London Youth, London Funders and Partnership for Young London spent much of 2015 building a shared vision across a wide coalition of organisations and funders of organisations which work with young people, and now have a set of clear and specific asks which we want all the Mayoral candidates to sign up to. These are:
1. Appoint a Deputy Mayor for young people to prioritise their needs and contribution across all policy areas
It needs to be someone who is accountable and who can make sure that everything the Mayor does takes into account its impact on young people, whether they are a young person themselves or not.
2. Create a strategic plan to meet young Londoners' housing needs
Housing is the number one issue for young people, yet too often their needs are ignored. If young Londoners are to make the contribution that they are capable of, they need affordable, secure and appropriate places to live.

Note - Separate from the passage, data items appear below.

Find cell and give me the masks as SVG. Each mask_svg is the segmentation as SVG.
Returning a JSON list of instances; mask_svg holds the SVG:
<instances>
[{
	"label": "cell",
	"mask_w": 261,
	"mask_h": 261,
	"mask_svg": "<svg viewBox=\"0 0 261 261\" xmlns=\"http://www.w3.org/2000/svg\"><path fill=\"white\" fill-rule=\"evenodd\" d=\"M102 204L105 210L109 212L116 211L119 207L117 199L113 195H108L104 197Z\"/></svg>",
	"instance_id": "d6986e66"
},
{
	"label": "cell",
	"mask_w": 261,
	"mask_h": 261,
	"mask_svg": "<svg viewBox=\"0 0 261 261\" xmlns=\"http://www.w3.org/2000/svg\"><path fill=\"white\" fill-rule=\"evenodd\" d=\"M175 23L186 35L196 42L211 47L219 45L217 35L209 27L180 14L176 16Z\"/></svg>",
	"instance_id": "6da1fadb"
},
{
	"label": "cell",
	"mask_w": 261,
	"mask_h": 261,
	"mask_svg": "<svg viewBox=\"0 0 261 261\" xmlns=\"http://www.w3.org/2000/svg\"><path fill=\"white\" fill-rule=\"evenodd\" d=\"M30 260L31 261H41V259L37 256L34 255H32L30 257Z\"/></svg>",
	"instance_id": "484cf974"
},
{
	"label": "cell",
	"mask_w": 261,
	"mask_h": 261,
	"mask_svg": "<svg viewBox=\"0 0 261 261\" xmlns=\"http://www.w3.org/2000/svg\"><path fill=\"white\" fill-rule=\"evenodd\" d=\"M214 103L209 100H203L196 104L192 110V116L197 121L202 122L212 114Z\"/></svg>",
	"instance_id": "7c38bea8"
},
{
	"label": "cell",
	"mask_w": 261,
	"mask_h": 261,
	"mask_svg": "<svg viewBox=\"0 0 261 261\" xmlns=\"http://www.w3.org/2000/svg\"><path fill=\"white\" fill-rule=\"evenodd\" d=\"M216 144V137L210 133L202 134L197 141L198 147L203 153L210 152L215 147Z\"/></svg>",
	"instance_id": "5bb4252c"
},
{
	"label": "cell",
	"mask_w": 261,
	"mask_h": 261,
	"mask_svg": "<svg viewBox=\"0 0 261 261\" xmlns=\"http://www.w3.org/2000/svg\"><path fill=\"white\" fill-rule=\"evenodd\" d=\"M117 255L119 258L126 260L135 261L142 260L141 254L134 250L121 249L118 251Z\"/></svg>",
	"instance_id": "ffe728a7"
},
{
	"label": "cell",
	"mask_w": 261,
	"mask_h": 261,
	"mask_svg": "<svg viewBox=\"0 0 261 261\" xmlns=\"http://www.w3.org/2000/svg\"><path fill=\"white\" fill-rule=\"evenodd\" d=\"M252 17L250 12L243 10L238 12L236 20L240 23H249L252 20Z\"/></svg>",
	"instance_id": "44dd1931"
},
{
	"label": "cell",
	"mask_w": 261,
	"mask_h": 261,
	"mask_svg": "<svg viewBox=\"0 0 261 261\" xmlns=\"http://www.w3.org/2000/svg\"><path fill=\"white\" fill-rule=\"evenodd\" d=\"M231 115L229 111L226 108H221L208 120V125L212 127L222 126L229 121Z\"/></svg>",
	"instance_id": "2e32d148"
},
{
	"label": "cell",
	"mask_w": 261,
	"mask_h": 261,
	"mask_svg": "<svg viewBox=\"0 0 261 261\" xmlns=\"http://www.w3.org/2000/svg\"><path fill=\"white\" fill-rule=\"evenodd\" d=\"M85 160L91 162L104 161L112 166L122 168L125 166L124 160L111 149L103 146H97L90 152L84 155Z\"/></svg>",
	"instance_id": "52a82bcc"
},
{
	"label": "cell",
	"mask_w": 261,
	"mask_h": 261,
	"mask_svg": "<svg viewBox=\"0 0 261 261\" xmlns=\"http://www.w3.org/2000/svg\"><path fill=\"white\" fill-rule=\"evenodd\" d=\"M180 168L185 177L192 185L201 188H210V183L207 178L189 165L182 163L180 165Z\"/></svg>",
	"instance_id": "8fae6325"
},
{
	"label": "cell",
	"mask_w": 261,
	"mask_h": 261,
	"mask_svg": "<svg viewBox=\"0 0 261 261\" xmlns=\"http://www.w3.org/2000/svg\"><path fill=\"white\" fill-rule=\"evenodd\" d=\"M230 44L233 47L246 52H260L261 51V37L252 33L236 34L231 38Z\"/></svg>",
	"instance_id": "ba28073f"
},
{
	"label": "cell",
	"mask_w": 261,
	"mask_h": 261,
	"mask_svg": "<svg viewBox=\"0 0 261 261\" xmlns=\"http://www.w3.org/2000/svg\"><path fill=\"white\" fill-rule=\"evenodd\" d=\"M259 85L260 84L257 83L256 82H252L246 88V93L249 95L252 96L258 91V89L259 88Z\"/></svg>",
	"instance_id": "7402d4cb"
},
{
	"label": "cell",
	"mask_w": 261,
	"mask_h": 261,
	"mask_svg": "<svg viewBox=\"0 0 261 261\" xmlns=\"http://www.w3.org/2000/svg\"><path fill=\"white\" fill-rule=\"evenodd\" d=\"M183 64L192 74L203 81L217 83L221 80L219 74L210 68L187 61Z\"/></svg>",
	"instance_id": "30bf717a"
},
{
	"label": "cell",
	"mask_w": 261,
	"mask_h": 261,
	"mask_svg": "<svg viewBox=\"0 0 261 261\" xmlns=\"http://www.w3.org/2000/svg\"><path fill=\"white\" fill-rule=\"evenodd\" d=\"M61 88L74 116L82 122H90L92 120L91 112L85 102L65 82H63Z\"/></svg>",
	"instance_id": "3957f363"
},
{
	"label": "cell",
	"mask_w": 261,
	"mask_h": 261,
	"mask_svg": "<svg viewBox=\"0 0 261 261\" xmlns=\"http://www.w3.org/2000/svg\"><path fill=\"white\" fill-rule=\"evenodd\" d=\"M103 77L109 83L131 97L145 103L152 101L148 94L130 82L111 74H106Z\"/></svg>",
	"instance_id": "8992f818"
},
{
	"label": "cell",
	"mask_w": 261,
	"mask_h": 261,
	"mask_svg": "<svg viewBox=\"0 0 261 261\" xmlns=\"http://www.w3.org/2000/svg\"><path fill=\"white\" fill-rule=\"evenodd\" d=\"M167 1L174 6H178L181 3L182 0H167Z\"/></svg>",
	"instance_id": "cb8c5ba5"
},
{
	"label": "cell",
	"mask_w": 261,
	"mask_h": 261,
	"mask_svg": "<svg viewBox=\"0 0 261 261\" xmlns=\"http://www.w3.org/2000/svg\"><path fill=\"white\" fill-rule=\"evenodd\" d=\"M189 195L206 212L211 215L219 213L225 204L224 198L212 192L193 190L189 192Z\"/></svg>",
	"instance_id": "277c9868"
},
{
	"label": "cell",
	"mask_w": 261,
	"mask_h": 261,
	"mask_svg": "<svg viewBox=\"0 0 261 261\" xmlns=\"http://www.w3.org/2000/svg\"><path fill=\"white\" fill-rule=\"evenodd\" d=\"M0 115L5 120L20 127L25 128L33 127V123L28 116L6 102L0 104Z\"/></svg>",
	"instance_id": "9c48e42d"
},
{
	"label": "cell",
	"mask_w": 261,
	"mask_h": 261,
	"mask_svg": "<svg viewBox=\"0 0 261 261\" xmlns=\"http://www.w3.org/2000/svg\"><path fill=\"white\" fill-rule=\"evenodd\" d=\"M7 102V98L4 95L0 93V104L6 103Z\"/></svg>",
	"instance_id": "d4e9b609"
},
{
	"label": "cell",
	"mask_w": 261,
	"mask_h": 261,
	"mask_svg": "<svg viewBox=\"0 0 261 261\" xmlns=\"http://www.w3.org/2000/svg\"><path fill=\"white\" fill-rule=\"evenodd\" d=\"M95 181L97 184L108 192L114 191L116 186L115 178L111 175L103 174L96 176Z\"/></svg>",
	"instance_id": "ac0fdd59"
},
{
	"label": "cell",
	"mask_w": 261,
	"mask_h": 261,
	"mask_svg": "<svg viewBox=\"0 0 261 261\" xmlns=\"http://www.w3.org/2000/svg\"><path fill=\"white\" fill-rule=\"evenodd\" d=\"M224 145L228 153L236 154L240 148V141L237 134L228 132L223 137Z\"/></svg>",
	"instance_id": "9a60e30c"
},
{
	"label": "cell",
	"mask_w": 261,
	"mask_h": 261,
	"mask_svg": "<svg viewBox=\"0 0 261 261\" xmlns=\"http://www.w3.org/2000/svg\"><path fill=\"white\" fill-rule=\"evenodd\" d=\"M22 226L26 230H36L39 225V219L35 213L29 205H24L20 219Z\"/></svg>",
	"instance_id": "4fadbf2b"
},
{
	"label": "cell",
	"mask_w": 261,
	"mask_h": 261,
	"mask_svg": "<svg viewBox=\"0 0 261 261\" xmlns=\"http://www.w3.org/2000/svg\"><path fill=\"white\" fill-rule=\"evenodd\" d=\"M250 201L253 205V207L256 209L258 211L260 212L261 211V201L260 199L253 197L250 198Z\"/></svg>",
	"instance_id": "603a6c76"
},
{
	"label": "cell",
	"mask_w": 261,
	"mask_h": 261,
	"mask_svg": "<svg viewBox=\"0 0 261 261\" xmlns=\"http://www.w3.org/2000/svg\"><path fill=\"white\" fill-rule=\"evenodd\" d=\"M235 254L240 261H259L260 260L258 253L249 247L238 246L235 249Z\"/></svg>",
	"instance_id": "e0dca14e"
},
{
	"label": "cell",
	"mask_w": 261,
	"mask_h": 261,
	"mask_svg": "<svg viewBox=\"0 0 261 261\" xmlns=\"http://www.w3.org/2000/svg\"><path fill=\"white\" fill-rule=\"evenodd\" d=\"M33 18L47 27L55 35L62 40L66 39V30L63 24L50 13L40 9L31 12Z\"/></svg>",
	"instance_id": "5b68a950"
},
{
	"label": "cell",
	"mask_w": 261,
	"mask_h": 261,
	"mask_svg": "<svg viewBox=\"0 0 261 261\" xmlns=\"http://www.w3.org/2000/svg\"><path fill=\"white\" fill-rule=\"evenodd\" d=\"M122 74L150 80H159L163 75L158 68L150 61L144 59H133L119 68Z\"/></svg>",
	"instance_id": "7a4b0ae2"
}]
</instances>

3. Guarantee all young Londoners the chance to play, volunteer, participate in sport, and take advantage of London's fantastic cultural offer
London is a brilliant place, with great things to do and opportunities to enjoy. Let's make them open and accessible to everyone.
4. Back votes at 16 for all future London elections
We've missed the boat this time round. Let's not deny young people a voice any longer.
5. Reward employers who recruit young Londoners, and encourage companies to work with their local community to open up meaningful work experience opportunities for all
Employers tell us they want to employ young Londoners. Let's reward those who do, and let's build great careers advice through services like the London Ambitions Careers Offer, work experience opportunities and support inside and outside school.
6. Make London a healthier place to grow up, focusing on health inequalities, better mental health services and a bigger say for young people in local health priorities
It is a busy, pressured capital - we need to make sure young Londoners have the support they need to thrive and survive.
London is a great city and the new Mayor will have a huge responsibility. No more so than to the millions of young people who represent it and all of our futures.